Let’s say that pig being abused in front of you is now being abused behind a wall, where you can no longer see them. Does that now make it moral? Oh, these damn philosophers with their tricksy questions! No, it doesn’t make it moral, and if your moral framework says that killing and eating animals is wrong, you should be working to end all kinds of farming and slaughterhouse practices. You go, guy! I’ll just ask that you stop making dishonest arguments for your cause.
Now as a vegan I eat all the foods that I used to enjoy, but now I do so without harming animals. This is true. There are many vegan alternatives that you can turn to, and you don’t even need to use meat substitutes — plants taste good. Especially when you use “unnatural” practices like cooking them, and did you know that if you gave an audience a bushel of wheat that they wouldn’t have the slightest idea how to extract the protein to make seitan, and if they did, they’d need to use tools?
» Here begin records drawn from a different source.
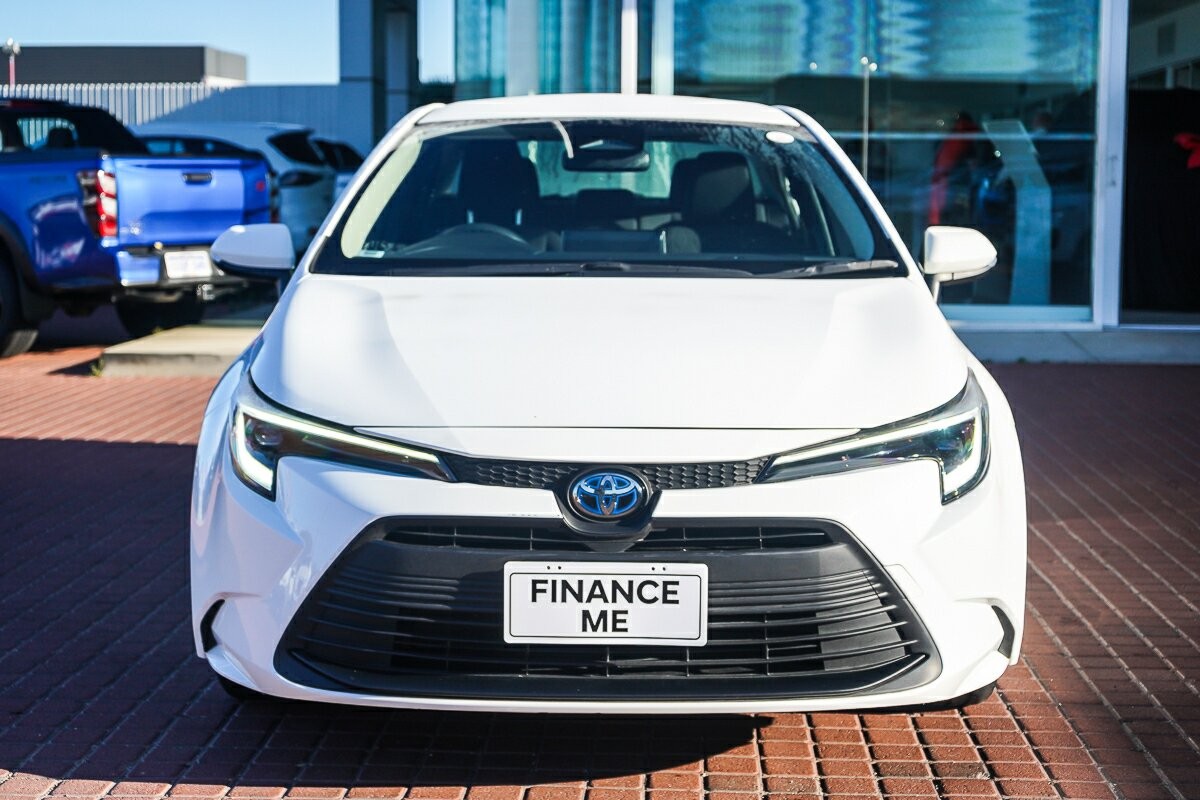 Toyota Corolla image 3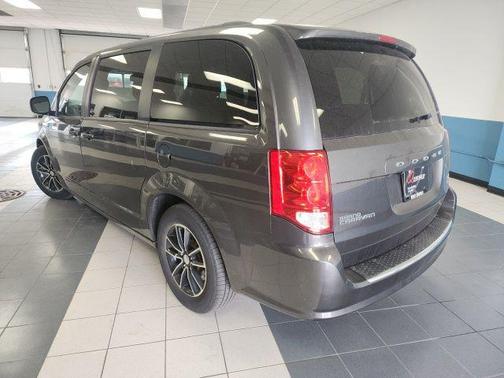Granite Crystal Metallic Clearcoat 2019 Dodge Grand Caravan GT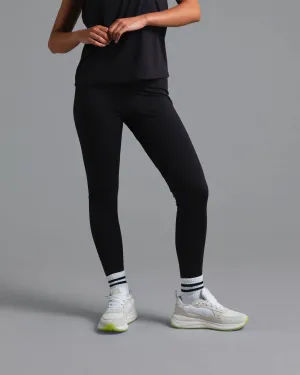 Women's Staple Legging Sleek Fabric No Chafe Technology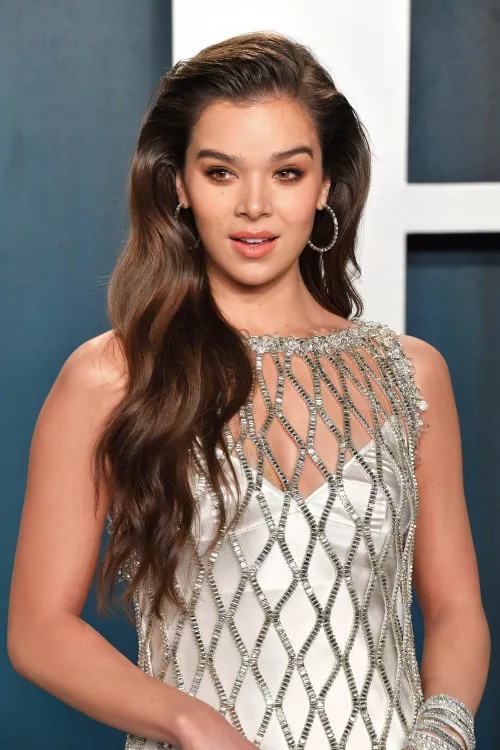 Hailee Steinfeld is ethereal by thisisaburner2369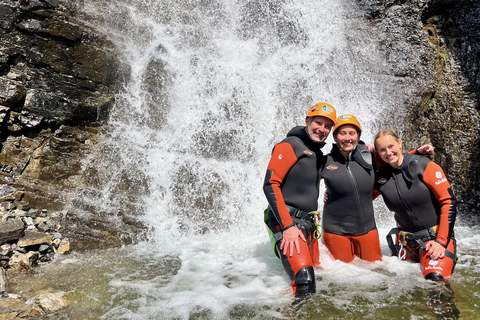 Banff : Excursion au canyon Ghost avec toboggans, rappels et sauts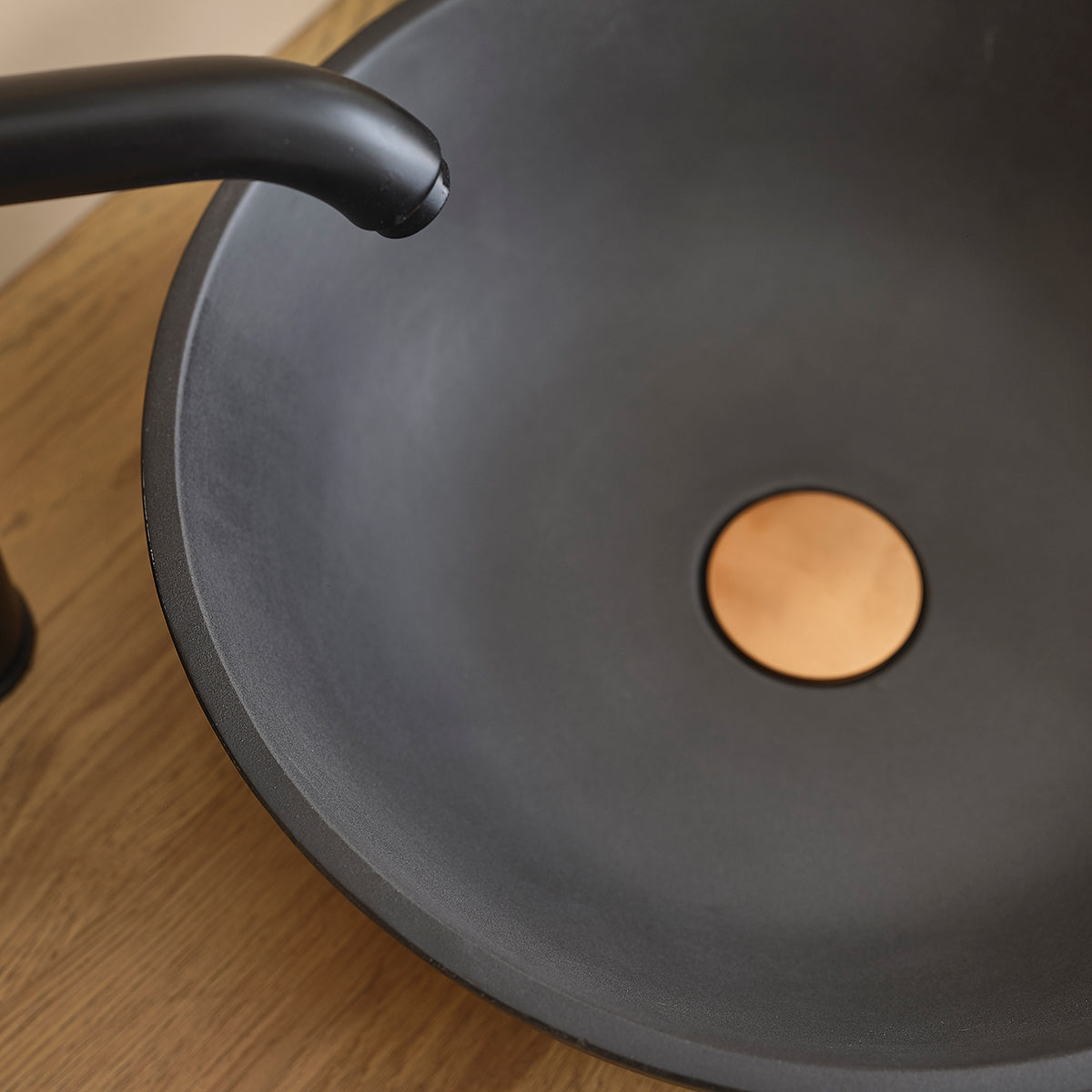 PURE - Lavabo de hormigón gris Ø37 cm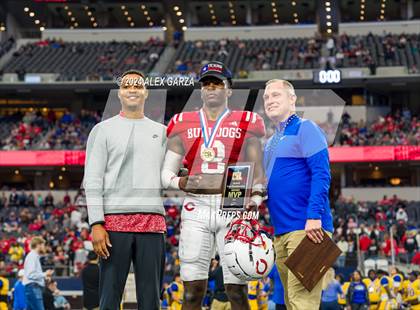 Thumbnail 3 in La Vega vs. Carthage (UIL 4A Division II Football Final) photogallery.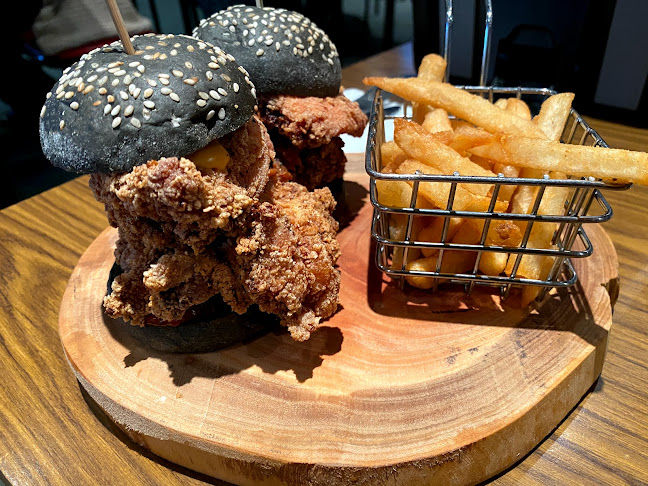 Yinnar Hotel - Hospitality and gastronomy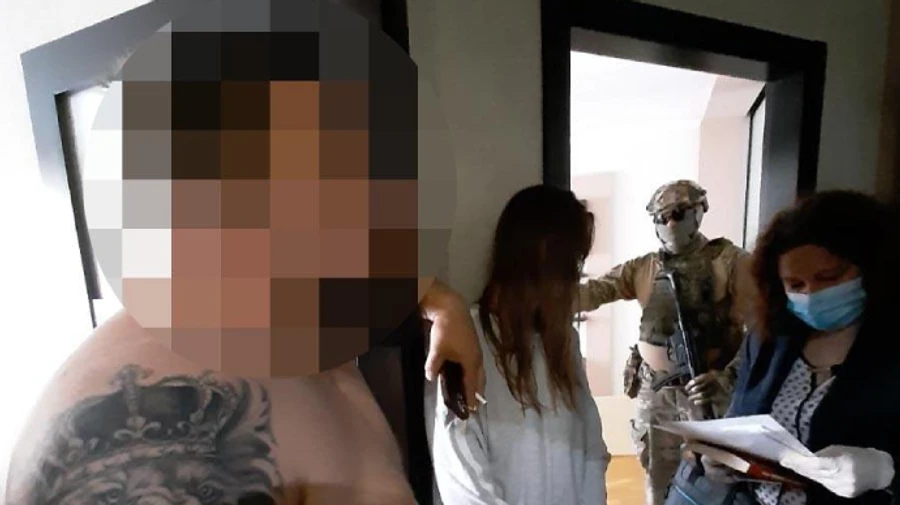 Силовики викрили ще одну шахрайську схему під виглядом сурогатного материнства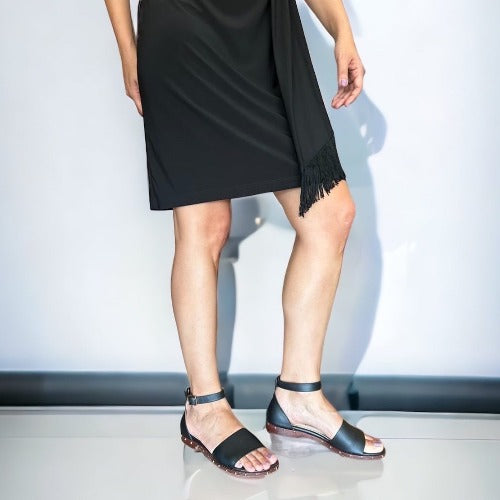 VALENTINO GARAVANI Black Leather Rockstud Ankle Strap Flat Sandals, Size 40
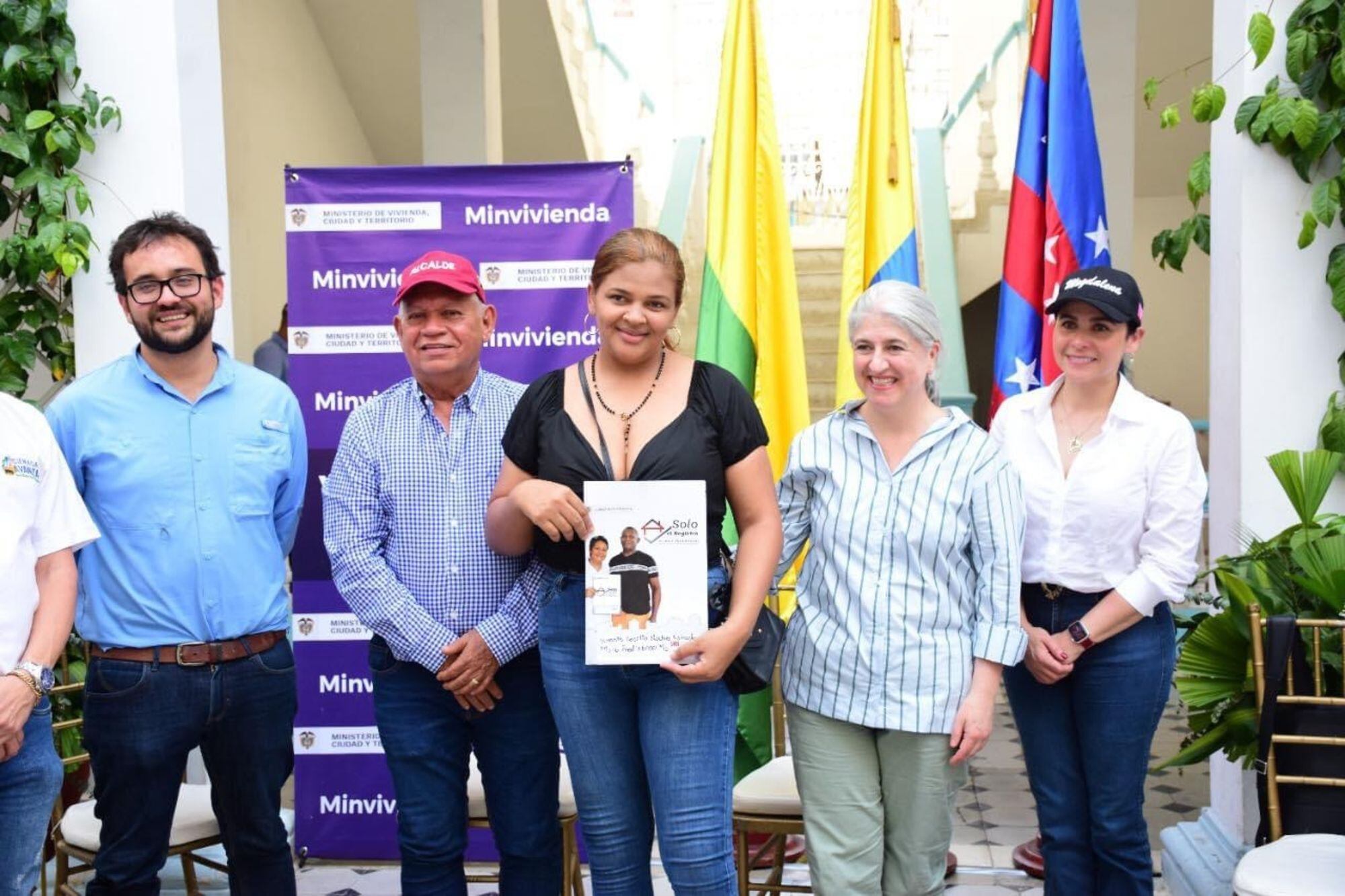 Entrega de títulos de propiedad en Ciénaga, Magdalena / Alcaldía 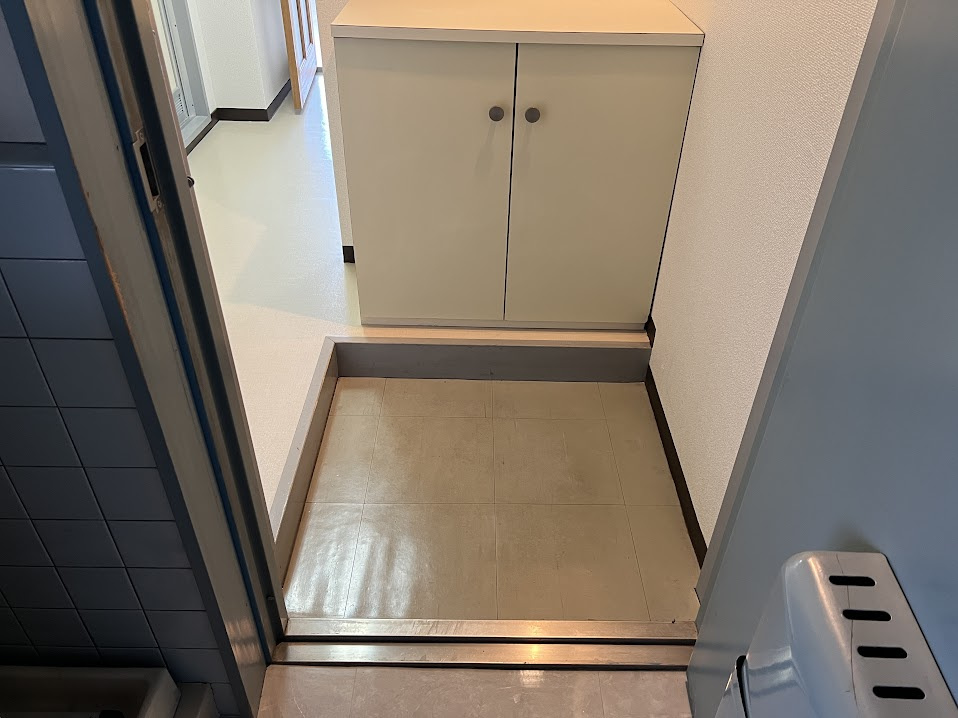 コーポ葉月の玄関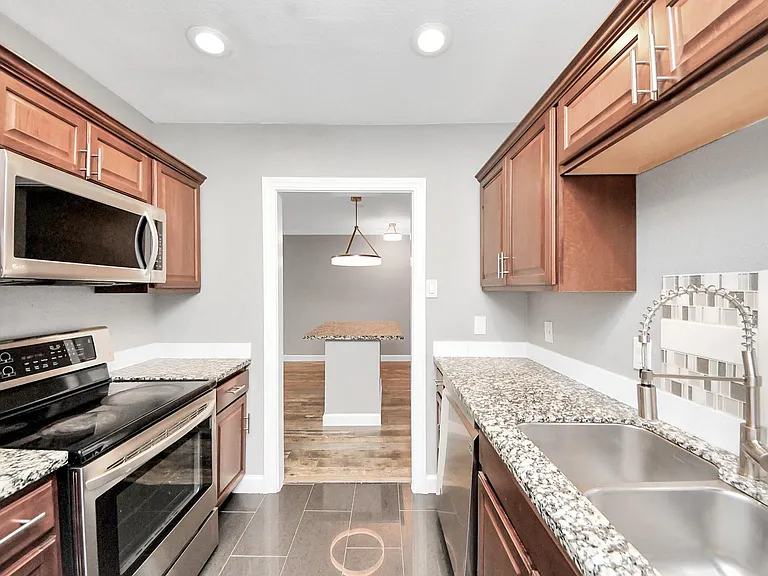 2224 S Piney Point Rd #227 — Photo 10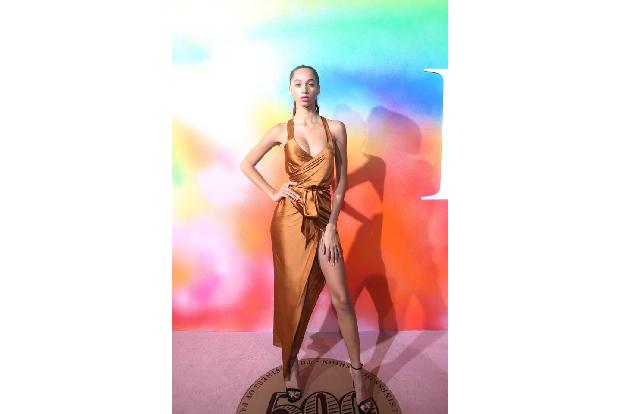 Absoluter Hingucker des Abends: Model Yasmin Wijnaldum, die in einem auffallend geschnittenen Design mit weitem Beinschlitz ...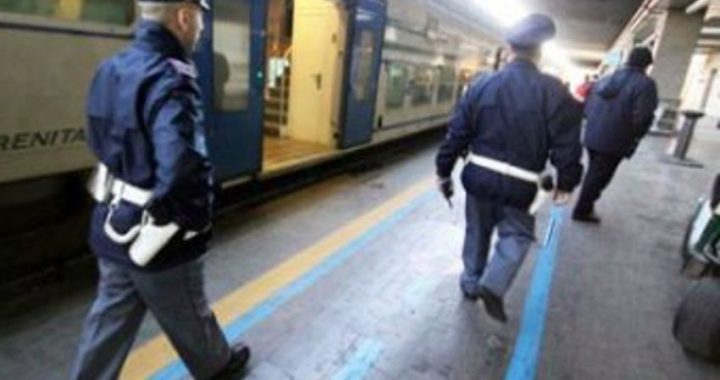 si masturba sul treno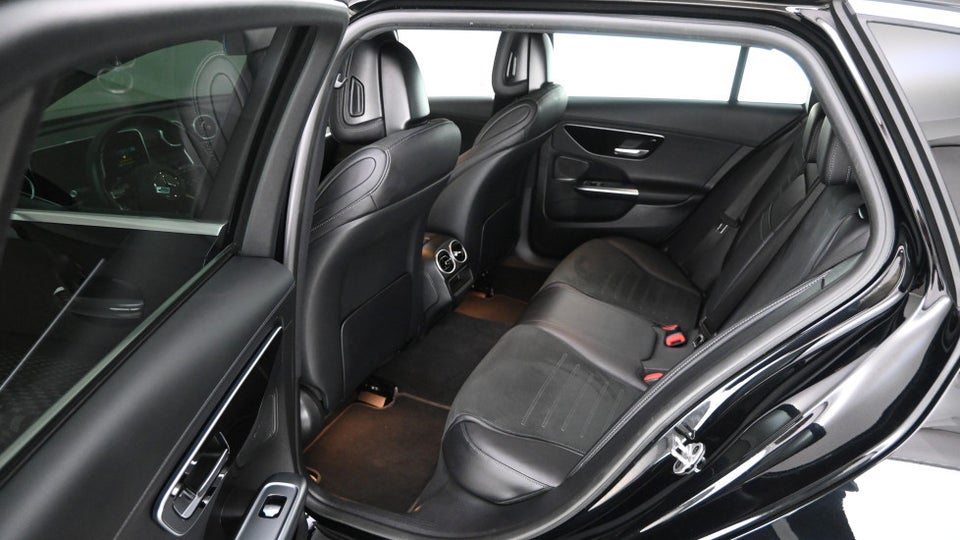 Mercedes C300 e 2,0 AMG Line stc. aut. 5d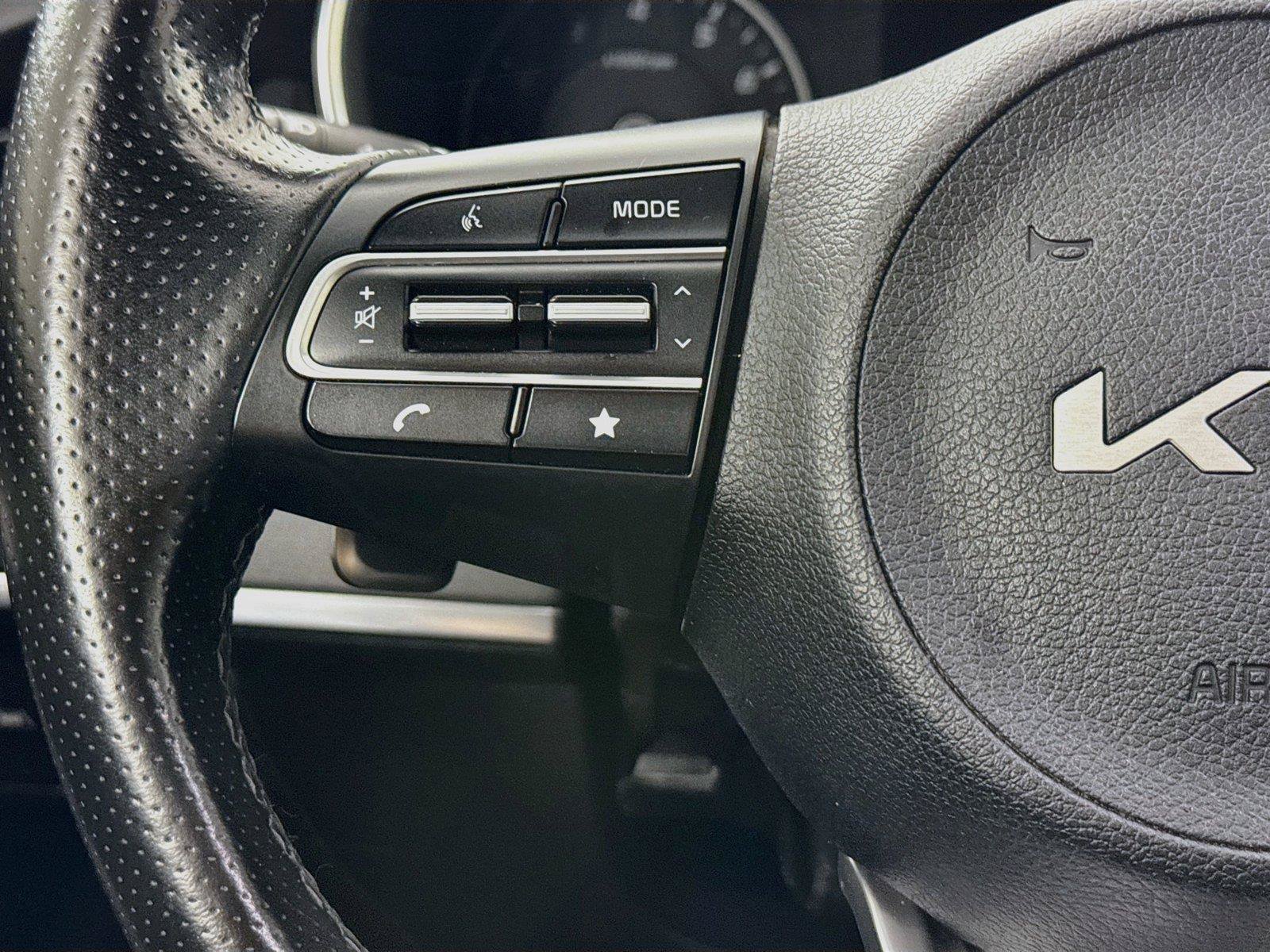 Used 2022 Kia Stinger GT1 AWD/4WD image 18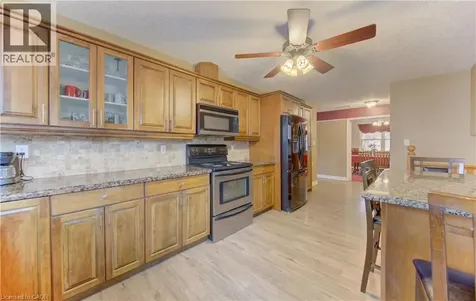 599 Coldstream Drive Waterloo ON N2V 2H3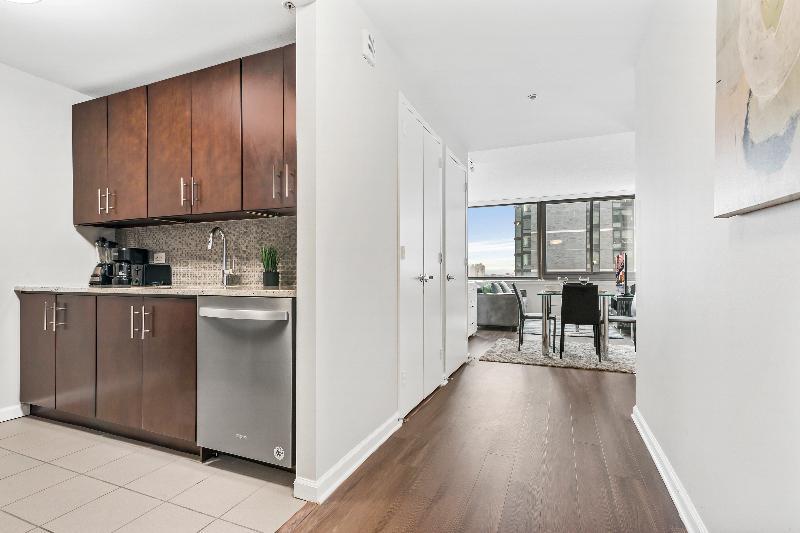 Global Luxury Suites Downtown Jersey City Apartment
Going vegan encouraged me to reinvent the ways that I cooked. Yeah. I rediscovered spices when we started making vegetarian meals. And also fire. Did you know that raw potatoes taste terrible? It’s true! Our distant ancestors did all kinds of artificial processing of those tubers they were gathering out on the savannah. Every culture around the world has developed techniques for improving the flavor of those natural foods they collect, whether it’s a vegetarian curry or a Texas barbecue.
He does not make one argument that I find important: meat-eating is not a sustainable practice. There are so many of us on this planet that simply skimming off the top of the food chain is wasteful and inefficient and damaging to the ecosystem.